# Bounce focus tips??



## venuetech (Jun 7, 2011)

A speed square is usualy hanging around. I taped a string with a small weight onto the back side





with the electric at spike you can stand at the desired focus point, and line up the fixture with the back of the square. make note of the angle 



fly the electric in to a working hight then pan the fixture to line up with the focus point, then set the angle to match your notes.



this could work with a protractor


----------



## derekleffew (Jun 7, 2011)

venuetech, I suspect there are supposed to be pictures attached to your post. Further, it sounds as though you've made your own inclinometer, and then followed the directions in the article (which, BTW, was written by CB member dwt1, Dana Taylor) referenced in the wiki entry bounce focus.

In any case, it's a great idea.


----------



## venuetech (Jun 7, 2011)

Well I think I got the photos working. 
I did see Dana's page, the advantage to this is you have likely have a speed square hanging around the shop. a student likely has a protractor in his or her locker. Its a quick low cost solution.


----------



## NevilleLighting (Jun 11, 2011)

Wow, what a great idea. I have a show loading in next week that will probably have at least 120 units over platforms that I can't get a lift to. Considering focus tracks but I really hate them for safety reasons.


----------



## Footer (Jun 11, 2011)

NevilleLighting said:


> Wow, what a great idea. I have a show loading in next week that will probably have at least 120 units over platforms that I can't get a lift to. Considering focus tracks but I really hate them for safety reasons.


 
I want a picture of Max's face when you tell him what you are planning to do for focus...


----------



## MrsFooter (Jun 11, 2011)

So what do you do for shutter cuts? Personally that's the part I find the most challenging when bounce focusing. Placement I can usually get on the first try, but it's the shutter cuts I end up futzing with.

> [What to produce] Write out everything in the bounce focus thread from "So what do you" down to "up futzing with.". The listing after this point comes from a separate source.

> [Recorded information]

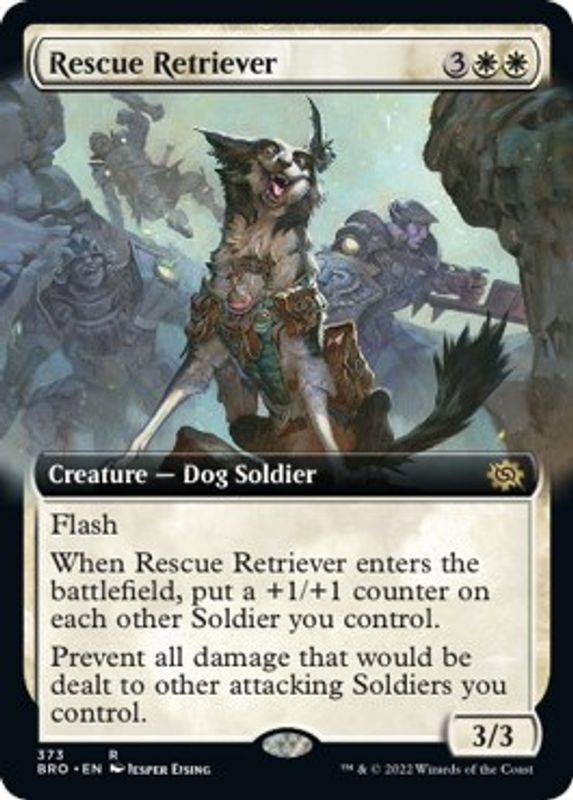 Rescue Retriever (Extended Art) - 373 - Rare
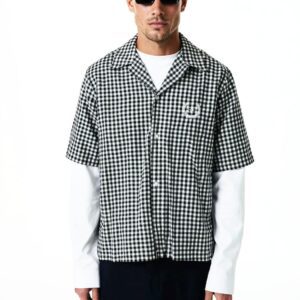CAMICIA QUADRI BLACK CIRCUS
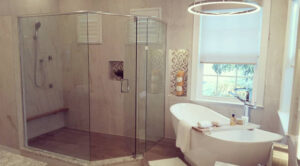 Custom Shower Enclosure-Lemon Bay Glass-Englewood FL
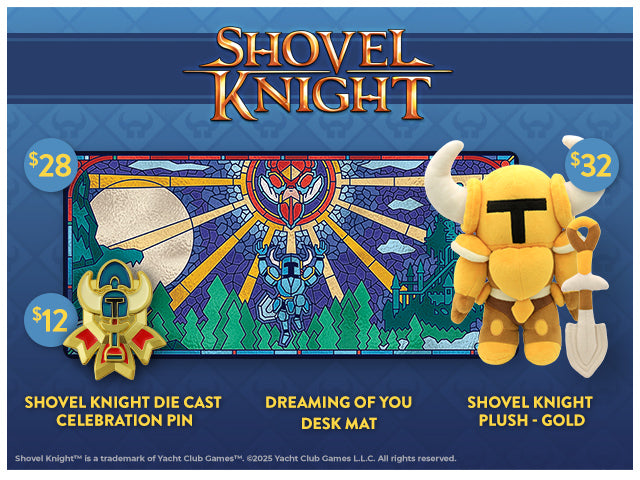 New Shovel Knight merch is available at Fangamer.com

> [Result]
So what do you do for shutter cuts? Personally that's the part I find the most challenging when bounce focusing. Placement I can usually get on the first try, but it's the shutter cuts I end up futzing with.